Watch an Overview of Orthopedic Spine Surgery

About Orthopedic Spine Surgery

Orthopedic spine surgery is a subspecialty of orthopedic surgery that provides surgical treatment for disorders or injuries of the spine and related structures. However in some cases, orthopedic spine surgeons may be capable of providing both non-surgical and surgical treatment procedures. Because the spine affects the entire body, orthopedic spine surgeons often work in conjunction with a multidisciplinary medical team, which may include oncologists, neurologists, physical medicine doctors, internists, radiologists and other surgeons, among other specialists and health care providers.

Orthopedic spine surgeons are highly trained physicians that are capable of diagnosing and treating a wide array of injuries and disorders affecting the spine and related structures. These surgeons are capable of treating spinal nerve complications, degenerative disorders, growths and tumors, injuries resulting from trauma, congenital disorders and herniated discs, among many others. When providing care, spine surgeons may perform lumbar disc replacement surgery, lumbar decompression, laminectomy and microdiscectomy procedures and spinal fusion to treat scoliosis, among other procedures.

The surgical techniques utilized by a spine surgeon will depend upon the patient’s specific diagnosis and medical situation, in addition to the skill, knowledge and experience of the surgeon.
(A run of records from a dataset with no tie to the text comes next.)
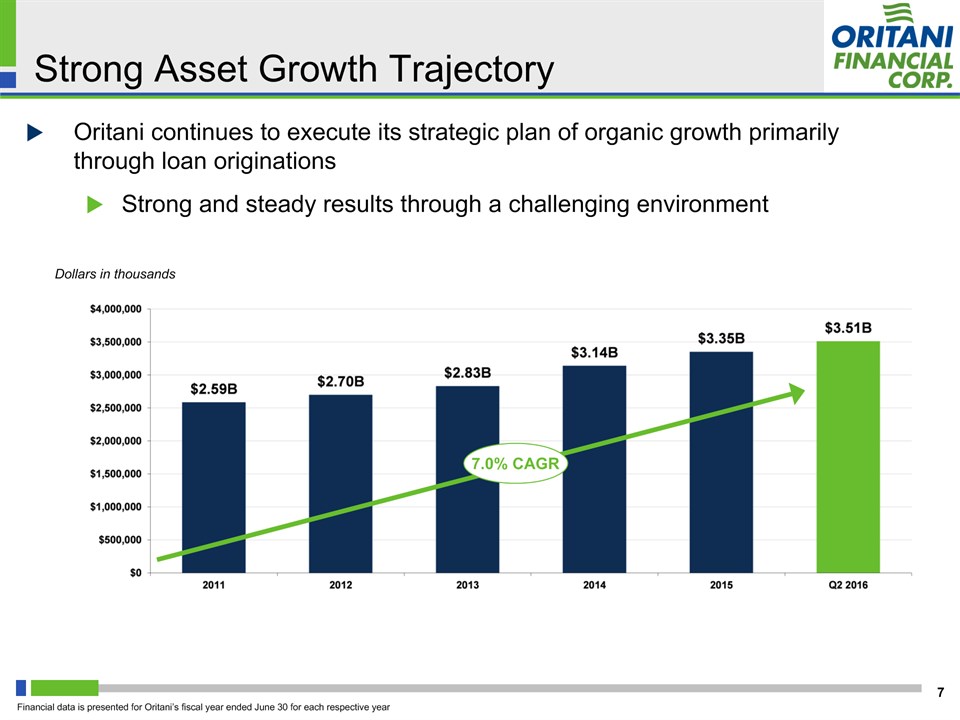 Strong Asset Growth Trajectory

ORITANI FINANCIAL CORP.

Oritani continues to execute its strategic plan of organic growth primarily through loan originations

Strong and steady results through a challenging environment

Dollars in thousands

$4,000,000
$3,500,000
$3,000,000
$2,500,000
$2,000,000
$1,500,000
$1,000,000
$500,000
$0

$2.59B
$2.70B
$2.83B
$3.14B
$3.35B
$3.51B

7.0% CAGR

2011
2012
2013
2014
2015
Q2 2016

7

Financial data is presented for Oritani's fiscal year ended June 30 for each respective year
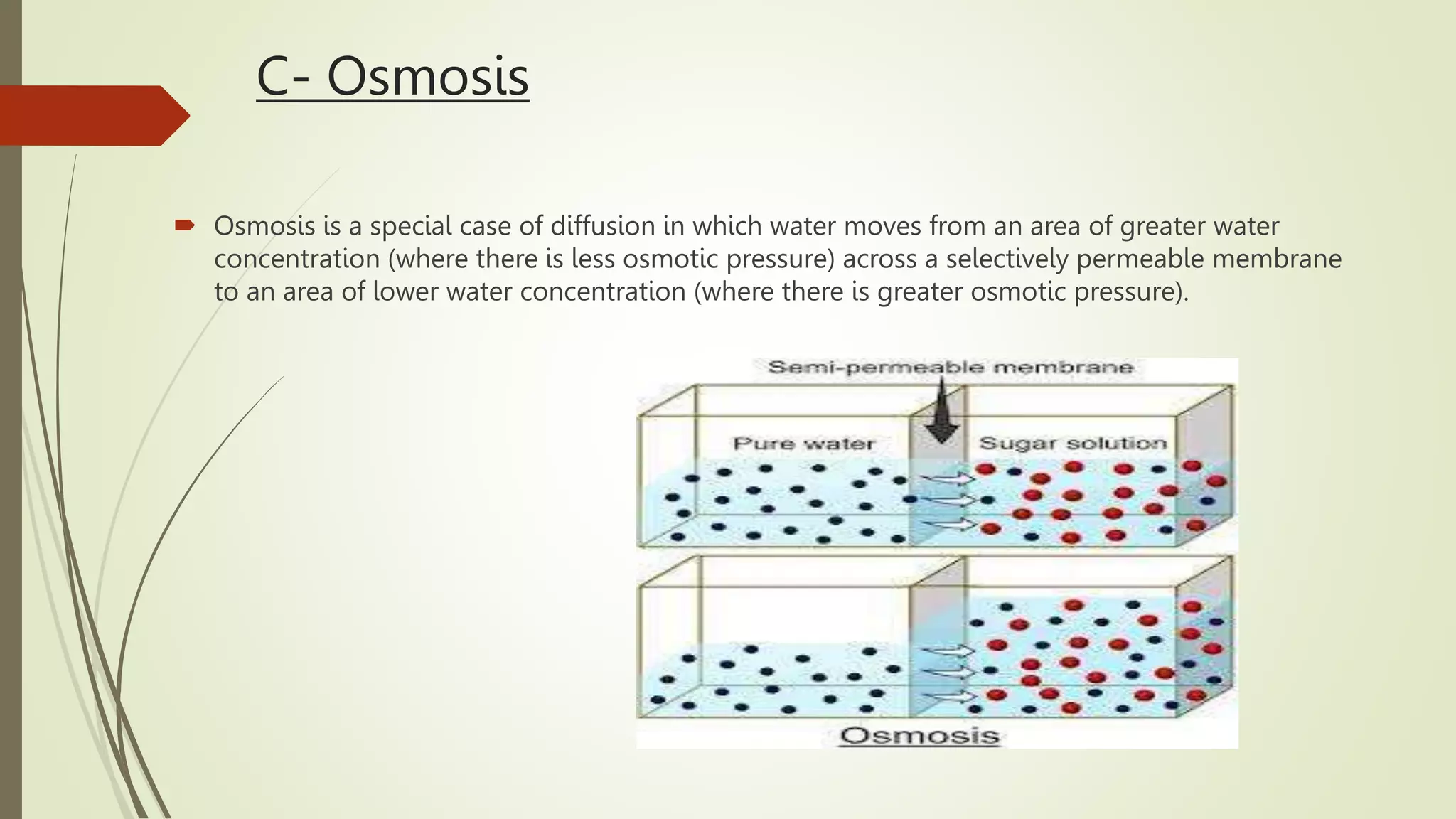 C- Osmosis

Osmosis is a special case of diffusion in which water moves from an area of greater water concentration (where there is less osmotic pressure) across a selectively permeable membrane to an area of lower water concentration (where there is greater osmotic pressure).

Semi-permeable membrane

Pure water

Sugar solution

Osmosis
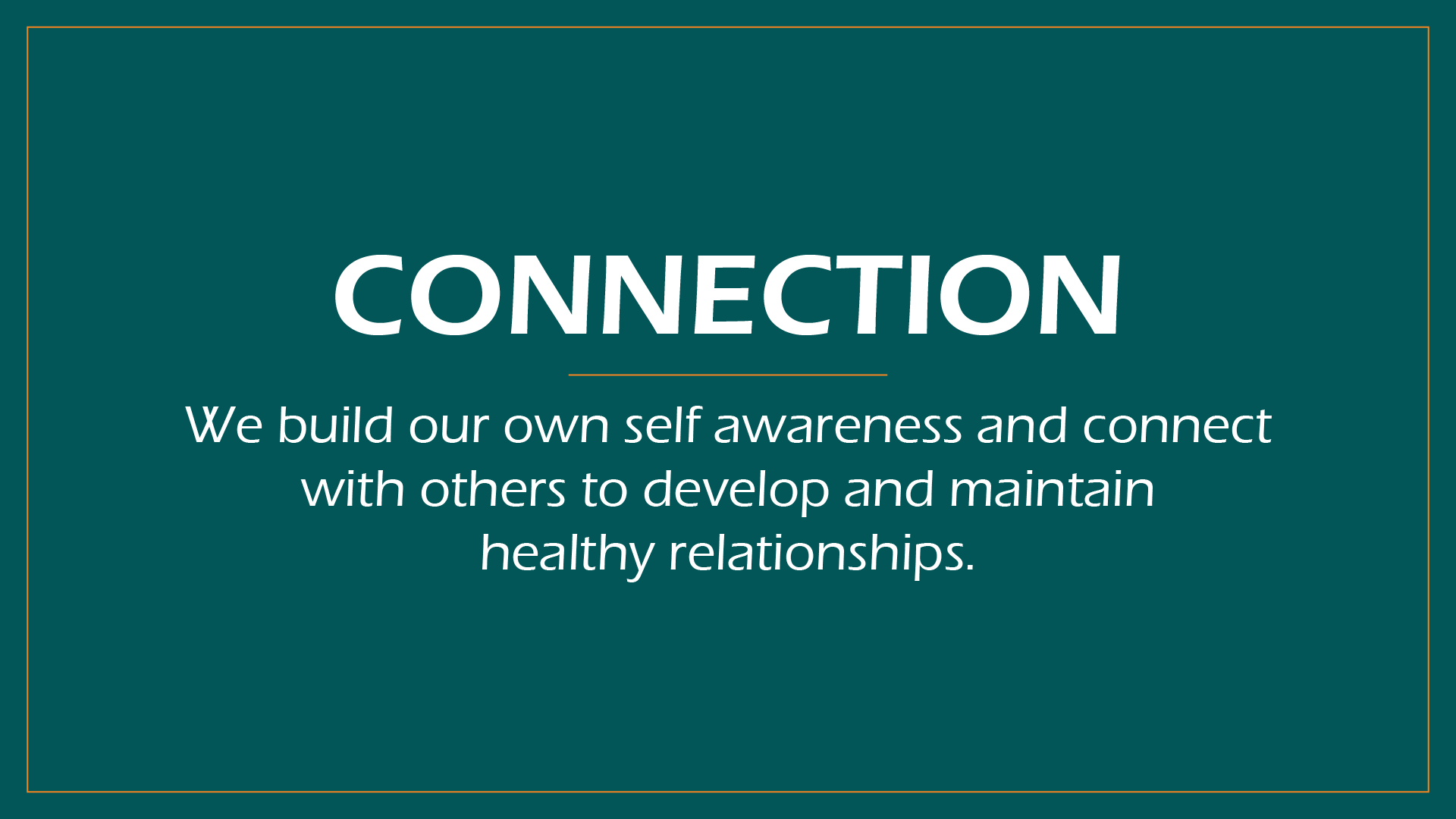 CONNECTION

We build our own self awareness and connect with others to develop and maintain healthy relationships.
For example, if a patient requires open back surgery, or traditional spine surgery, the surgeon must make a five to six inch incision in the patient’s back and move tissue and muscle away from the spine in order to begin the procedure. On the other hand, advances in spinal surgeon have allowed for the emergence of more minimally-invasive procedures that require smaller incisions, as well as less manipulation and movement of the muscles and tissues of the back. The size of the incision and the amount of manipulated muscle/tissue during the operation is directly correlated to the patient’s recovery time and post-operative pain, which can be very lengthy and painful.

Orthopedic Spine Surgery Education & Training

The training to become an orthopedic spine surgeon is similar to that of a general orthopedic surgeon, but requires additional training that will provide the knowledge and expertise to carry out highly advanced procedures on the spine. The educational path of an orthopedic spine surgeon begins with the completion of a bachelor's degree before attending medical school. After graduating with an MD or DO degree, the physician must enter into a residency program in orthopedic surgery.

During an orthopedic surgery residency, physicians are trained in the various facets and areas of orthopedic surgery and treatment of the musculoskeletal system, including pre- and post-operative care. These include clinical rotations in areas such as hand surgery, adult reconstruction, sports medicine, foot and ankle surgery, spine surgery, pediatric orthopedics and oncology, among other areas. The resident will also have the opportunity to conduct research in an area of orthopedics; in this case, it will usually pertain to spine conditions or surgery.

After completing the orthopedic surgery residency, the physician must complete a one year, highly specialized fellowship in spine surgery. During the fellowship, the surgeon gains comprehensive training in the treatment of spinal complications and will be able to provide a wide variety of surgical treatments, including spinal fusion and minimally-invasive spine surgery. Many orthopedic spine surgeons complete board certification requirements in the primary specialty of orthopedics and the subspecialty of spine surgery from the American Board of Orthopaedic Surgery.